Entrepreneurship isn’t about creating wealth – it’s about creating value. Revenue or even profit may be one of the outputs of the value that is created, and for any initiative to be sustainable it must be profitable, but this isn’t necessarily the primary output. The kind of value that digital media entrepreneurs need to create is the kind of value that only a truly independent media, released from the shackles of a corporate or government mistress, can bring to society – and that is the opportunity for unfettered debate and conversation among a broad segment of the population.
I know, I know – some of you just threw up a little bit in your mouth. It’s okay – take a small drink. Rinse. I sincerely believe that the internet represents the most wonderful opportunity that the human race has ever had to take control of its future by taking control of its media. There is no longer any reason for “the media” to be owned by a handful of wealthy men and women, faceless corporations or governments. Let’s put an end to prop-agenda.

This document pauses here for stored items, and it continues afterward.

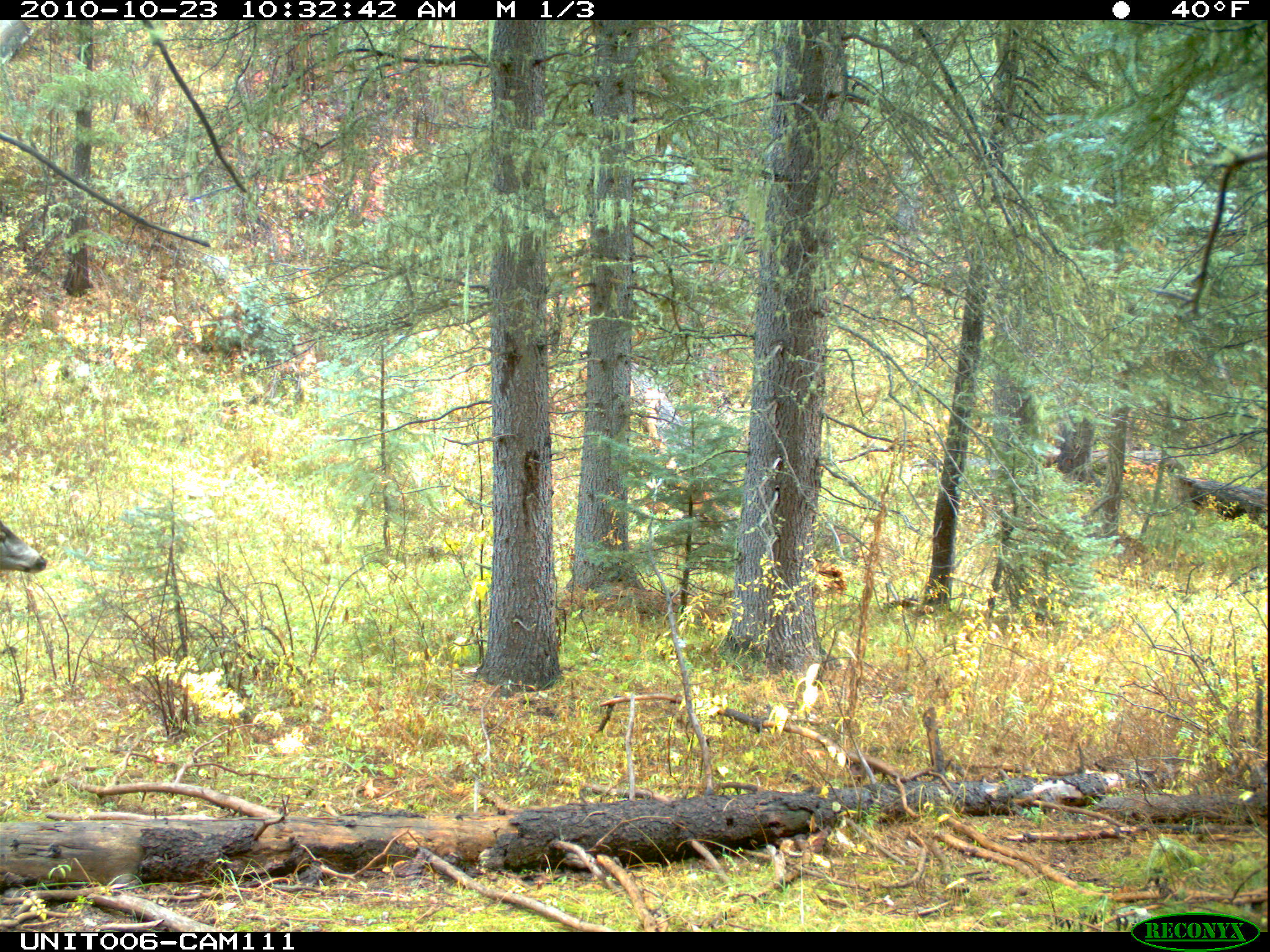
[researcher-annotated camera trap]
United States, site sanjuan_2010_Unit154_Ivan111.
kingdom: Animalia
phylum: Chordata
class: Mammalia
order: Artiodactyla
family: Cervidae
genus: Odocoileus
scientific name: Odocoileus hemionus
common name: mule deer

Never forget this: the internet is just a tool. It is what we do with it. If we want it to be about vapid celebrity gossip, then it will be. If we want it to be run by the same interests that ran the 20th Century media – a handful of wealthy men – then it will be.
Or, if we want it to be a tool where the Mob can discuss the issues and challenges facing the human race, devoid of corporate or government influence, a media by the people for the people, a genuine “Fourth Estate”, then it can be.
All it takes is for a new generation of digital media entrepreneurs to do it.
It’s time to step up.
Cameron Reilly is the Co-Founder and CEO of The Podcast Network, an Australian media company, based in Brisbane.